Document segment
Start
A Brooklyn Family’s Social Reform Legacy

The Ovingtons and the Founding of the NAACP

Another woman from Martha’s family, her niece Mary White Ovington (1865–1951), was the best known of the Brooklyn Ovingtons. 

The Ovington family roots in Brooklyn date to the early 1800s, when the region’s rising commercial interests attracted many new settlers. Henry A. Ovington, Martha’s father, settled his young family in the growing suburb of Brooklyn, purchasing a home in the Fourth Ward and a farm in New Utrecht (now the Brooklyn neighborhood of Bay Ridge). Martha was the second youngest of ten. As a child, she witnessed her older brothers become successful merchants and founders of Ovington Brothers, a popular china and home goods retailer with stores in downtown Brooklyn and Manhattan.
End
Excerpted records
Start
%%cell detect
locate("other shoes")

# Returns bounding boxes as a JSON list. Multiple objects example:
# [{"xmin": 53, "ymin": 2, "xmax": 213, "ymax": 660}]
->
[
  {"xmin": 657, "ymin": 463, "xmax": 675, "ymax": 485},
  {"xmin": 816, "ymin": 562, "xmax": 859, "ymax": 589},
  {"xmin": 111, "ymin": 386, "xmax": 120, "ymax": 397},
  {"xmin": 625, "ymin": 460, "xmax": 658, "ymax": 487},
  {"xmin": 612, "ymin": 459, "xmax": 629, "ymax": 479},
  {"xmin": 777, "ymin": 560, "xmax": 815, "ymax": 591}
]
End
Requirement
Reproduce the full text on the Brooklyn Ovington family word for word.

Answer to the task
A Brooklyn Family’s Social Reform Legacy

The Ovingtons and the Founding of the NAACP

Another woman from Martha’s family, her niece Mary White Ovington (1865–1951), was the best known of the Brooklyn Ovingtons. 

The Ovington family roots in Brooklyn date to the early 1800s, when the region’s rising commercial interests attracted many new settlers. Henry A. Ovington, Martha’s father, settled his young family in the growing suburb of Brooklyn, purchasing a home in the Fourth Ward and a farm in New Utrecht (now the Brooklyn neighborhood of Bay Ridge). Martha was the second youngest of ten. As a child, she witnessed her older brothers become successful merchants and founders of Ovington Brothers, a popular china and home goods retailer with stores in downtown Brooklyn and Manhattan.